555 | 556 | 557 | 558 | 559 | 560 | 561 | 562 | 563 | 564 |

2011年5月18日

毎年数人がポリオに・・・日本のワクチン行政の現実

毎年数人がポリオに・・・日本のワクチン行政の現実

口から入ったポリオウイルスが運動神経を冒すことで発症する『ポリオ』。手足の麻痺が主だった症状であるため、かつては小児マヒとも呼ばれ、1950年代後半から大流行した。1960年には、全国で5606人もの患者を出し、319人が死亡した。この流行を止めたのが、1961年に緊急輸入された日本では未承認の“生ワクチン”だった。毒性の弱い生きたウイルスを使ったこの生ワクチンによってポリオ発生は激減した。しかし、この生ワクチンでは、100万人あたり2〜4人がポリオになるとされている(WHO資料)。

4歳の鈴木蒼凰(あお)くんは、生後半年のとき、定期接種で飲んだポリオ生ワクチンでポリオになった。母親の由香さん(30)が付けていた育児日記。『AM10時1分。蒼凰誕生。もっとサルっぽい顔をしているかと思っていたけれど、すごく可愛い顔をしている』と、2007年5月17日から日記は始まる。我が子の成長を綴る日々。しかし、その平穏な親子の暮らしは続かない。生後182日目。11月16日、蒼凰くんは、ポリオ生ワクチンを接種。その21日後の日記には、『様子がおかしい。上を向いて寝ているだけで、寝返りしない』と綴られている。由香さんは、その日、何気なく蒼凰くんの足の裏を触ったら、指を曲げないことに気がついた。足が動かなくなっていた。その夜、緊急入院した。入院2日目、由香さんは医師から「お子さんは、ポリオの生ワクチンでポリオになってしまったのかもしれない」と告げられた。

蒼凰くんが生まれた2007年度に4人、2008年度にも6人が、生ワクチン接種後にポリオを発症したと報告されている(2008年度予防接種副反応報告書)。ポリオには治療法がないが、発病から1年ほどはマヒが回復、軽減することがある。由香さんもその可能性にすがった。しかし、その願いは届かなかった。蒼凰くんの両足には重いマヒが残った。由香さんは「あの子の運命ではなく、ワクチンで変えられたことだから、被害、人災だ」と訴える。蒼凰くんの足の自由を奪った生ワクチンではなく、ポリオウイルスを殺して作るワクチン“不活化ワクチン”が以前からあるためだ。生ワクチンによるポリオ発生を重大視する先進諸国では、すでにこの不活化ワクチンが広く使われ、生から不活化へ切り替え中の国も多い。先進国の中で、生ワクチンの使用を続けるのは、日本だけだ。

記録一覧 »
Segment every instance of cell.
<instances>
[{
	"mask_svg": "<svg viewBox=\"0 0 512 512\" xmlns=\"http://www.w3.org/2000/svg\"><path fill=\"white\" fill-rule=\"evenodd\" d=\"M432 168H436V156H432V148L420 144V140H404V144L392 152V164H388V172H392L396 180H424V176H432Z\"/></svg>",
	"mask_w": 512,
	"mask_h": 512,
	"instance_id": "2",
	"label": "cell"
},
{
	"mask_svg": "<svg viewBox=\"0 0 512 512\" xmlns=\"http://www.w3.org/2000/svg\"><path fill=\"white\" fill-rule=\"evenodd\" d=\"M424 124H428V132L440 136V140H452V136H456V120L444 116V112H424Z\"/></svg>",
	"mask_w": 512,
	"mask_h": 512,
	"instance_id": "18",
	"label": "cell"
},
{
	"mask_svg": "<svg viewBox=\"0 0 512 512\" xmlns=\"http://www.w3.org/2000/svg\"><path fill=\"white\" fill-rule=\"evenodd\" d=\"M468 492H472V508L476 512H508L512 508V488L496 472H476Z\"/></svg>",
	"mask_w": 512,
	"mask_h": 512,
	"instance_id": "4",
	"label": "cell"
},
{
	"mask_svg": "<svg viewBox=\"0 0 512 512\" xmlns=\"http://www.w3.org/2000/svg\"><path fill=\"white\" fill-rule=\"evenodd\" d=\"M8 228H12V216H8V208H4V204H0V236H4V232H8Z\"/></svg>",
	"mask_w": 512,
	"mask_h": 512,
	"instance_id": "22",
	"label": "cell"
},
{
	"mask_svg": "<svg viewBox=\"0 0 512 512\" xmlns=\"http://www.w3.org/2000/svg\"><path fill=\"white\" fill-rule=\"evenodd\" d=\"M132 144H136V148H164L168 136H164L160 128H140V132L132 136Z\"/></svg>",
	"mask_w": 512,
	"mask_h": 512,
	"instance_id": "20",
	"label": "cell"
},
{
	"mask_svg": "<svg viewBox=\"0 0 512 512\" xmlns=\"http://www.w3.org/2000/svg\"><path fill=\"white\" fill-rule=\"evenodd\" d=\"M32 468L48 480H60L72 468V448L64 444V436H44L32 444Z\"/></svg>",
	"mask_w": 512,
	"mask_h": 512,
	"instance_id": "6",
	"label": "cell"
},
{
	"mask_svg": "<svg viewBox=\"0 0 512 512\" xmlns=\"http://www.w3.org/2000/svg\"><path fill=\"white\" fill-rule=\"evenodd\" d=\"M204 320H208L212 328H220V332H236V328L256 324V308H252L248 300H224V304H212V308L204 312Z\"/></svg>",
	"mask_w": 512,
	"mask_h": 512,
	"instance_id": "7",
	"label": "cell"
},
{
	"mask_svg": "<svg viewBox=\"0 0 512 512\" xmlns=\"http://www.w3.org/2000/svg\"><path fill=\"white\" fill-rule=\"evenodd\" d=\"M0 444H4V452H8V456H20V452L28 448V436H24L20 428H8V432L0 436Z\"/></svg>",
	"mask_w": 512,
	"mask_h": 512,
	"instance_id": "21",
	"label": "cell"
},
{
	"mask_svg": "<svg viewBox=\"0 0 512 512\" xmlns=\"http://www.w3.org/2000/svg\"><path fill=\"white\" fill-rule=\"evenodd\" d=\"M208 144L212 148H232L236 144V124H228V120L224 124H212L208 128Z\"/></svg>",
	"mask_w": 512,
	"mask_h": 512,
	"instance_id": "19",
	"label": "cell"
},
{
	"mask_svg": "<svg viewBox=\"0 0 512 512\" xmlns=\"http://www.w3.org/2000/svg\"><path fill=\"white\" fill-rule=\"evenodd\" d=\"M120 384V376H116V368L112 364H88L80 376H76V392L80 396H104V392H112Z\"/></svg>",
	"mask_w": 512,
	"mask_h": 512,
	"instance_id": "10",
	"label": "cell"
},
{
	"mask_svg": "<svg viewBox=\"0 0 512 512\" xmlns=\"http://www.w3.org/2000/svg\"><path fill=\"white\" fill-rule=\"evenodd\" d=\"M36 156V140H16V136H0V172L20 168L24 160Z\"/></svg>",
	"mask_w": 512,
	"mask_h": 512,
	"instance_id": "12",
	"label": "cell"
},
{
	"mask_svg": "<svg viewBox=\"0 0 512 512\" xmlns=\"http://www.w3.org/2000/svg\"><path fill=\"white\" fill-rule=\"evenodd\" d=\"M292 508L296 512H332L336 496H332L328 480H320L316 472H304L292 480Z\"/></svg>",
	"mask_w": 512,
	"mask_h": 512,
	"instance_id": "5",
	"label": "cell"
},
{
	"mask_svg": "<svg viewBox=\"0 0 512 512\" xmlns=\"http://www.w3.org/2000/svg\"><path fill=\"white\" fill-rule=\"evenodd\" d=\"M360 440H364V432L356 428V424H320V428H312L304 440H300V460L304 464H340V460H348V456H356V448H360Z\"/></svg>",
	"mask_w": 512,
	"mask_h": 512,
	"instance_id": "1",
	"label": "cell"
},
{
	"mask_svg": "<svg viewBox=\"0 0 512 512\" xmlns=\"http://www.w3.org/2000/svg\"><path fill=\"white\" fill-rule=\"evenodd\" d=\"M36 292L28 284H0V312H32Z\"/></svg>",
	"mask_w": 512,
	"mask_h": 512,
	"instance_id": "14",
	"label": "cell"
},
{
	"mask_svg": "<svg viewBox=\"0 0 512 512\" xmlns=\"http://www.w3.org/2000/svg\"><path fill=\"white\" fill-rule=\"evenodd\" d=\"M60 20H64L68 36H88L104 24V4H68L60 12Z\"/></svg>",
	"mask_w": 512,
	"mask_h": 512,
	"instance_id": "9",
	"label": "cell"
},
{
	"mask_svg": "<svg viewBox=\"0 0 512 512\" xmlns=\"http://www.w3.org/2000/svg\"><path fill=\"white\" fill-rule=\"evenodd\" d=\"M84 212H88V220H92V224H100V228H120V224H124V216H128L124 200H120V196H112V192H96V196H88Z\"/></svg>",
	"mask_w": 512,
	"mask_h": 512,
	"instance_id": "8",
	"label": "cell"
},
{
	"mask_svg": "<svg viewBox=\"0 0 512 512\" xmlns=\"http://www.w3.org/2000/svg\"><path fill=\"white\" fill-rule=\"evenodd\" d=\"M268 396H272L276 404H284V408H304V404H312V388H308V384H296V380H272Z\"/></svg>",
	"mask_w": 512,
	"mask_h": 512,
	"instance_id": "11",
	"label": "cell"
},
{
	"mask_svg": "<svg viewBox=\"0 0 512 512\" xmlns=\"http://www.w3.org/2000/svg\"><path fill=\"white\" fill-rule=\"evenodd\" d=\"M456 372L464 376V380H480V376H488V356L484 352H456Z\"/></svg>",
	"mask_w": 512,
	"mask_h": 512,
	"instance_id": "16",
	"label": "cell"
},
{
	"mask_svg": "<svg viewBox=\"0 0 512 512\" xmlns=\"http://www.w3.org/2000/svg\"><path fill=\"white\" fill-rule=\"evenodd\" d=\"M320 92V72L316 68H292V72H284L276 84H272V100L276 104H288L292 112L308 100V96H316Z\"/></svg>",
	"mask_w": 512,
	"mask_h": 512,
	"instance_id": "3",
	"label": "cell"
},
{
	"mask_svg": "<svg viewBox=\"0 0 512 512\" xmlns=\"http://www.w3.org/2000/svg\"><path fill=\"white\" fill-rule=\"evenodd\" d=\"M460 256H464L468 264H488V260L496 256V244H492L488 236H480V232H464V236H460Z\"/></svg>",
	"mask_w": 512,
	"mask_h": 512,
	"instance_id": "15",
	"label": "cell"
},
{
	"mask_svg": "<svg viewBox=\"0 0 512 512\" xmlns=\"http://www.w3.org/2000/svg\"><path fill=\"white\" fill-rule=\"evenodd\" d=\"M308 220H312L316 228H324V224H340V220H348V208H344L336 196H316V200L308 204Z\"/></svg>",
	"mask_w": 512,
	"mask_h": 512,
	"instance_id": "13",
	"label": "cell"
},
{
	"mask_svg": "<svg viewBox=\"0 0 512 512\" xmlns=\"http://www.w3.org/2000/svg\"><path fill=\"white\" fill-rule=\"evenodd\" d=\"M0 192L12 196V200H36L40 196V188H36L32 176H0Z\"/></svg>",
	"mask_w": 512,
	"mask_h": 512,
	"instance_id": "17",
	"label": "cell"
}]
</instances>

課題の内容 »
- a) ポリオの記事で、由香さんが息子のポリオを「被害、人災だ」と訴えるのはなぜか。記事に書かれている理由を一～三文で説明しなさい。
- b) ポリオの記事の「蒼凰くんが生まれた2007年」から「用を続けるのは、日本だけだ。」までを、そのまま書き写しなさい。
記録は、本文とは別の出典から集めたものです。

課題の解答 »
- a) 蒼凰くんの足の自由を奪った生ワクチンとは別に、ポリオウイルスを殺して作る「不活化ワクチン」が以前からあるためである。

- b)
蒼凰くんが生まれた2007年度に4人、2008年度にも6人が、生ワクチン接種後にポリオを発症したと報告されている(2008年度予防接種副反応報告書)。ポリオには治療法がないが、発病から1年ほどはマヒが回復、軽減することがある。由香さんもその可能性にすがった。しかし、その願いは届かなかった。蒼凰くんの両足には重いマヒが残った。由香さんは「あの子の運命ではなく、ワクチンで変えられたことだから、被害、人災だ」と訴える。蒼凰くんの足の自由を奪った生ワクチンではなく、ポリオウイルスを殺して作るワクチン“不活化ワクチン”が以前からあるためだ。生ワクチンによるポリオ発生を重大視する先進諸国では、すでにこの不活化ワクチンが広く使われ、生から不活化へ切り替え中の国も多い。先進国の中で、生ワクチンの使用を続けるのは、日本だけだ。